## SEITE
++++++++++++++++++++

# Tracer 275 Aufbau für Frauchen ;)



## _-lupin-_ (30. Mai 2014)

So,

1. Aufbaustufe ist ersteinmal abgeschlossen.









viel Spaß beim zuschauen ;-)


----------



## Noeoeoe (30. Mai 2014)

Warum einen 2 Fach umwerfer bei einer dreifach Kurbel?
Wenn du brauchst, ich hab noch ein neues Vorderrad mit flow ex,hope evo SP und magic Mary in 650b rumliegen...


----------



## MTB-News.de




----------



## _-lupin-_ (30. Mai 2014)

hi, 

naja weil Frauchen gern der Optik halber den kleinen Kranz gern drauf hätte ;-)

Schick mir doch mal ne PN wegen LRS und genauen Preis


LG


----------



## _-lupin-_ (6. Juni 2014)

2. Aufbaustufe von 4:






Ersteinmal vormontiert, morgen kommen noch Teile. Der rest in einer Woche.


----------



## Teaser (6. Juni 2014)

Schöner Rahmen, Gabel sieht auch super aus, leider nicht für 26er. Passt das mit dem Piggy back?


----------



## _-lupin-_ (6. Juni 2014)

dat passt wunderbar, schon getestet... ;-) und Danke geb es meiner Frau weiter... hat alles Sie ausgesucht ich nur beraten.

Finds auch geil bisher und bin auch ein wenig neidisch, muss ich zugeben.


----------

++++++++++++++++++++

## AUFGABE 1
Schreiben Sie die Datensätze ab, von der Zeile mit „Is the white“ bis zum Ende der Datensätze, beide Enden eingeschlossen.

## VORLIEGENDE DATENSÄTZE
++++++++++++++++++++

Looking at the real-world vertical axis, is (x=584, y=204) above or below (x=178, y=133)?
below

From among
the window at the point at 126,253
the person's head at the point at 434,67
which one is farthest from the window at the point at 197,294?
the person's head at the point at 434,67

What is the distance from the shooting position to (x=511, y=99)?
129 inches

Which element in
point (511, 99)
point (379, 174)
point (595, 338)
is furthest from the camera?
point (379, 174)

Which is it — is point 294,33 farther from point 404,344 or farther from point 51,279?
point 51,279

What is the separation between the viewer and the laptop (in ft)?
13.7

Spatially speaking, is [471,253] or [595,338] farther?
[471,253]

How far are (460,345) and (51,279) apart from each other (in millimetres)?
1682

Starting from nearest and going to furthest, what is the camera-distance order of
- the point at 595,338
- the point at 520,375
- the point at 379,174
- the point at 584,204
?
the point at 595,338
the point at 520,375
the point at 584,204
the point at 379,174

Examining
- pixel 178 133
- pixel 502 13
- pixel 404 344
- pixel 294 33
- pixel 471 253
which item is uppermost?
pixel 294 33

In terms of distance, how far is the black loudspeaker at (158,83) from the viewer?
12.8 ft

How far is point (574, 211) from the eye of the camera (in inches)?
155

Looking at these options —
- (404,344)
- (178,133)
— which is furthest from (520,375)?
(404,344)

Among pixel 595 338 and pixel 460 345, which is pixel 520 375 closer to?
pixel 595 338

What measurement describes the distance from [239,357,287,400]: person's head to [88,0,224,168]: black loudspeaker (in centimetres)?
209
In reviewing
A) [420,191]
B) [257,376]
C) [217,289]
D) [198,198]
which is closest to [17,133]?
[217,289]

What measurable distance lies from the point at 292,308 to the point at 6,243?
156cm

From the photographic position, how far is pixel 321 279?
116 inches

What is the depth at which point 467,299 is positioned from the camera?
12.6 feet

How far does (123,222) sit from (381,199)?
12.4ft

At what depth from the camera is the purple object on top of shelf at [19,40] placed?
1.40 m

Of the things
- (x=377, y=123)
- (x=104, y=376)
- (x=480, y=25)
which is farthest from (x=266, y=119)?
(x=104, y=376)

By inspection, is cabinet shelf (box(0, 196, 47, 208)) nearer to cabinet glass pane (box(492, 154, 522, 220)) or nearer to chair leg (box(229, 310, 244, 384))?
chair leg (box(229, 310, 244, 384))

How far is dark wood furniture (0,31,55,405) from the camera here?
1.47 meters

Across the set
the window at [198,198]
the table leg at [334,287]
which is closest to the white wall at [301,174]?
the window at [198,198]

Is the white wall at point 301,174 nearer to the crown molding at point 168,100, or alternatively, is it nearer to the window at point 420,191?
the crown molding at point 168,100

++++++++++++++++++++

## AUFGABE 2
Stimmen die folgenden Aussagen mit dem Thread über den Aufbau des Tracer 275 überein? (a) Die Frau möchte den kleinen Kranz wegen der Optik. (b) Noeoeoe bietet ein neues Hinterrad an. (c) _-lupin-_ hat alle Teile selbst ausgesucht.

## MUSTERLÖSUNG 1
Is the white wall at point 301,174 nearer to the crown molding at point 168,100, or alternatively, is it nearer to the window at point 420,191?
the crown molding at point 168,100

## MUSTERLÖSUNG 2
(a) Ja: „weil Frauchen gern der Optik halber den kleinen Kranz gern drauf hätte“
(b) Nein: „ich hab noch ein neues Vorderrad mit flow ex,hope evo SP und magic Mary in 650b rumliegen“
(c) Nein: „hat alles Sie ausgesucht ich nur beraten“